=== Section Start ===

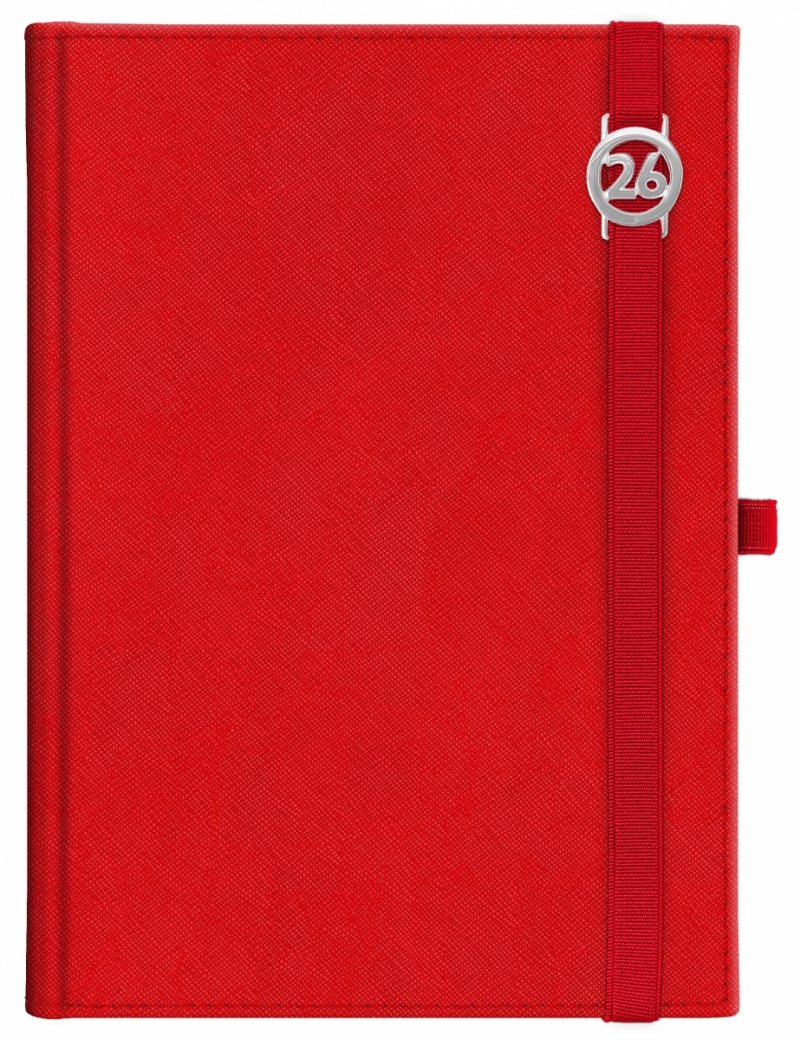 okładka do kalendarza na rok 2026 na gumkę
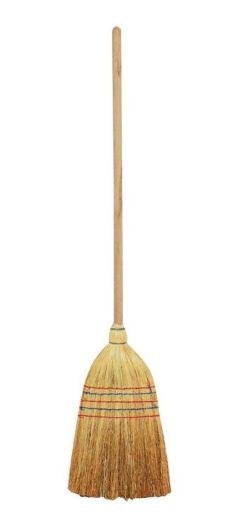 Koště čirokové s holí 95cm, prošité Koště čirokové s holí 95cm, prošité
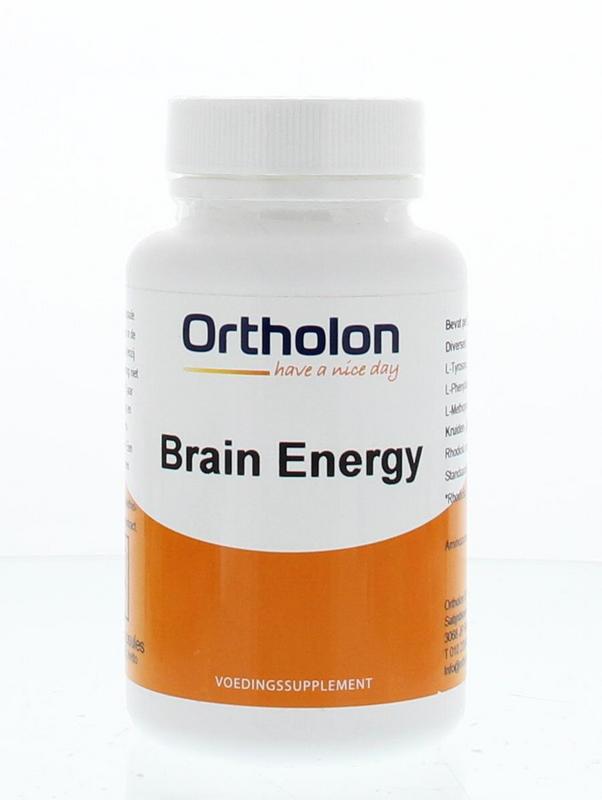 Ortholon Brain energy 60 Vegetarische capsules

=== Section End ===

#### [EXERCISE REQUIREMENTS]
Output the line containing "Koště čirokové s holí 95cm, prošité Koště" and each line after it, through the end of the material, exactly as given. No pictures belong in the output.

#### [SOLUTION]
 Koště čirokové s holí 95cm, prošité Koště čirokové s holí 95cm, prošité
 Ortholon Brain energy 60 Vegetarische capsules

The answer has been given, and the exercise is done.